### Work to do
Locate the line containing "How far from the shooting" in the data below. Reproduce it and every following line up to the end, exactly as given.

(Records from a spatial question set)
>> begin

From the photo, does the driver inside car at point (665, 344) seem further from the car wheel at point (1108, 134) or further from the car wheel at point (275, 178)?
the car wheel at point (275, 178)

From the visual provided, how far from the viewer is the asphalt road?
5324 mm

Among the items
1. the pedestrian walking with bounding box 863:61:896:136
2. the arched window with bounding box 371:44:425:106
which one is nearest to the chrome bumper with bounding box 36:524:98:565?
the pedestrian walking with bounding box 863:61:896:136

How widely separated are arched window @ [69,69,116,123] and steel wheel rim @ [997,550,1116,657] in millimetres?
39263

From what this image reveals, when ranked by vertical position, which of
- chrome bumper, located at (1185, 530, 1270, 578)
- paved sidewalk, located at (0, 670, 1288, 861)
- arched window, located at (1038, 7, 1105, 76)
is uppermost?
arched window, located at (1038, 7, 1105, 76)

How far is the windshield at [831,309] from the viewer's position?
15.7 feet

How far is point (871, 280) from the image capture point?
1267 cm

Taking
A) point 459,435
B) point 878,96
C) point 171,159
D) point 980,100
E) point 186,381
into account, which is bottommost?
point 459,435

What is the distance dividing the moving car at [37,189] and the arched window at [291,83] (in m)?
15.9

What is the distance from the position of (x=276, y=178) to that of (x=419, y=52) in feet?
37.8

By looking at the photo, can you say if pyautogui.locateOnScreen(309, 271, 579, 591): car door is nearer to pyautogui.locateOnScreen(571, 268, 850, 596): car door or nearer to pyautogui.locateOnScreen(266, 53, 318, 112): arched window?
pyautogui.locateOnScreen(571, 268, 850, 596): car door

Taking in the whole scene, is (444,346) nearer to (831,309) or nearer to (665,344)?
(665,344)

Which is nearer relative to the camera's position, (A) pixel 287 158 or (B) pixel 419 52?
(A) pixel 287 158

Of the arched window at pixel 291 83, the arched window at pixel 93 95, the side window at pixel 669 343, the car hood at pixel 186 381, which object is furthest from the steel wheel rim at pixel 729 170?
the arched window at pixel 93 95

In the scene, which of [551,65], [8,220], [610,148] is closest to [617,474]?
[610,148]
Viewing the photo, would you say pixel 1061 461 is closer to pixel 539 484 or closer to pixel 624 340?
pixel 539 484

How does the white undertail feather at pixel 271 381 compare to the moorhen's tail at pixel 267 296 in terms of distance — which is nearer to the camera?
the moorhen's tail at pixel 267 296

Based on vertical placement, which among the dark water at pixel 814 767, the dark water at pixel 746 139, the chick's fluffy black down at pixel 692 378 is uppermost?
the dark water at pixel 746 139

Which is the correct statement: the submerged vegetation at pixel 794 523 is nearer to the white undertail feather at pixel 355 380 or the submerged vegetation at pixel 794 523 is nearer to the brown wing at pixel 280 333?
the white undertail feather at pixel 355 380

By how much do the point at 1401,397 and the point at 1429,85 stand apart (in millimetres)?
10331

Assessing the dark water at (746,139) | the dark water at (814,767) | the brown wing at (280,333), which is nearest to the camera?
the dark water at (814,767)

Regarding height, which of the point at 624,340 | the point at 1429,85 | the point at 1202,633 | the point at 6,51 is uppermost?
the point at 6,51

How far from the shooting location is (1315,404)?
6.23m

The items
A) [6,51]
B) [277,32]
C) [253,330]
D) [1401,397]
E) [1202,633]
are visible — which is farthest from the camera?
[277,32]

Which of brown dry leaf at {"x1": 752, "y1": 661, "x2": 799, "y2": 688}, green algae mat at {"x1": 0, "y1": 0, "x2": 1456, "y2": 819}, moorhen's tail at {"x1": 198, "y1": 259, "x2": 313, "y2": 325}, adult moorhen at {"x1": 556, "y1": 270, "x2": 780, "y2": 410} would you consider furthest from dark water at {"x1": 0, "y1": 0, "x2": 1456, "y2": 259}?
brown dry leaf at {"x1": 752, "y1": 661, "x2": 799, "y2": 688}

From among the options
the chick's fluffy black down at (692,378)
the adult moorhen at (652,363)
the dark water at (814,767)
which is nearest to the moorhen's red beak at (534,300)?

>> end

### Solution to this problem
How far from the shooting location is (1315,404)?
6.23m

The items
A) [6,51]
B) [277,32]
C) [253,330]
D) [1401,397]
E) [1202,633]
are visible — which is farthest from the camera?
[277,32]

Which of brown dry leaf at {"x1": 752, "y1": 661, "x2": 799, "y2": 688}, green algae mat at {"x1": 0, "y1": 0, "x2": 1456, "y2": 819}, moorhen's tail at {"x1": 198, "y1": 259, "x2": 313, "y2": 325}, adult moorhen at {"x1": 556, "y1": 270, "x2": 780, "y2": 410} would you consider furthest from dark water at {"x1": 0, "y1": 0, "x2": 1456, "y2": 259}?
brown dry leaf at {"x1": 752, "y1": 661, "x2": 799, "y2": 688}

From among the options
the chick's fluffy black down at (692,378)
the adult moorhen at (652,363)
the dark water at (814,767)
which is nearest to the moorhen's red beak at (534,300)?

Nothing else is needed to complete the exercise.